I studied to AZ-202 Azure Developer transition certification during March. I was earlier completed the 70-532 certification so I was able to go AZ-202 (transition) certification exam. AZ-202 covered the following topics:

Develop for cloud storage

  • Develop solutions that use file storage
  • Develop solutions that use a relational database

Create Platform as a Service (PaaS) Solutions

  • Create an app service Logic App
  • Create app or service that runs on Service Fabric
  • Schedule bulk operations
  • Design and develop applications that run in containers

Secure cloud solutions

  • Implement access control

Develop for an Azure cloud model

  • Develop for autoscaling

Implement cloud integration solutions

  • Configure a message-based integration architecture
  • Develop an application message model

Topics were quite familiar to me except Service Fabric. It was a new technology what I haven't used in any work or personal projects. The best study method for me is to do hands on practices while browsing materials and documents. So I decided to refactor my Blog application while learning Service Fabric. This blog is now running top of the Service Fabric.

This blog post is not a deep dive to the Service Fabric. I describe this Blog application changes mostly from the architectural point of view. I had some difficulties with the SSL configuration show I described that more detailed. 

Basic information about Azure Service Fabric

A few words about Service Fabric. What is a Azure Service Fabric? Microsoft has described Azure Service Fabric: "Azure Service Fabric is a distributed systems platform that makes it easy to package, deploy, and manage scalable and reliable micro services. You can host Service Fabric clusters anywhere: Azure, in an on-premises data center, or on any cloud provider. Basically Service Fabric is a micro service backbone which enables you to build scalable and reliable applications. Microsoft has built multiple Azure services top of Service Fabric like Azure SQL Database, Cosmos DB, PowerBI etc.

Service Fabric has Stateless and Statefull services. Stateless service is a logical choice when service's persistent state is stored in an external service (ex. Database). Statefull Service allows Service Fabric to maintain the state via Reliable Collections or Reliable Actors.

Pluralsight cources

Pluralsight have good cources about Service Fabric which I recommend to go through while learning:

Understanding the Programming Models of Azure Service Fabric by Ivan Gavryliuk
Using Azure Service Fabric in Production by Ivan Gavryliuk
Building an Application with Azure Service Fabric Mesh by Ivan Gavryliuk

Creating a Service Fabric Cluster

You can create Service Fabric Cluster via Azure CLI by using az sf cluster create command. More details about the command you can find from here. And of course you can create cluster in Azure Portal.
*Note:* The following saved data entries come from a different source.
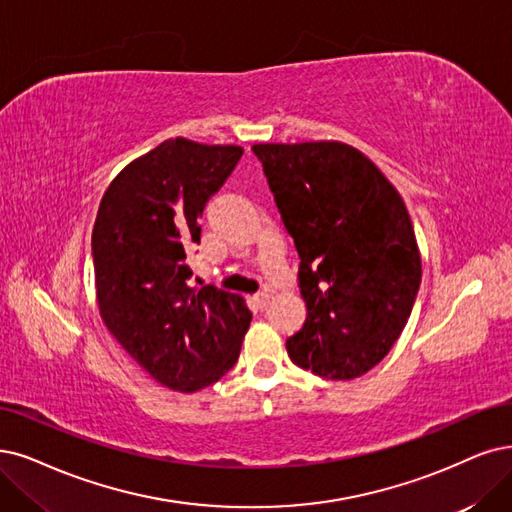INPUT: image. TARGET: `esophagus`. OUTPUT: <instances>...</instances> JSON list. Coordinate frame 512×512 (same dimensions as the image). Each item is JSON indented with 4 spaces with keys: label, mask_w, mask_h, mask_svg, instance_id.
Returning a JSON list of instances; mask_svg holds the SVG:
<instances>
[{
    "label": "esophagus",
    "mask_w": 512,
    "mask_h": 512,
    "mask_svg": "<svg viewBox=\"0 0 512 512\" xmlns=\"http://www.w3.org/2000/svg\"><path fill=\"white\" fill-rule=\"evenodd\" d=\"M253 304L259 308V310H266L270 306V295L268 293H259L253 297Z\"/></svg>",
    "instance_id": "1"
}]
</instances>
Notice that provisioning the Service Fabric Cluster might take some time. Nilay Parikh has written a good step-by-step guide to setup Service Fabric Cluster.

Service Fabric Blog Application architecture

I currently have three micro service components in my Service Fabric Cluster:

1) Blog Web Application (Stateless Service)
2) Backend Content Service (Stateless Service)
3) Analytics Service (Statefull Service)

Communication between services is handled via Service Fabric service remoting. Other possibility is of course to use HTTP endpoints. I wanted to use service remoting because it's a Service Fabric's unique way to do communication between services.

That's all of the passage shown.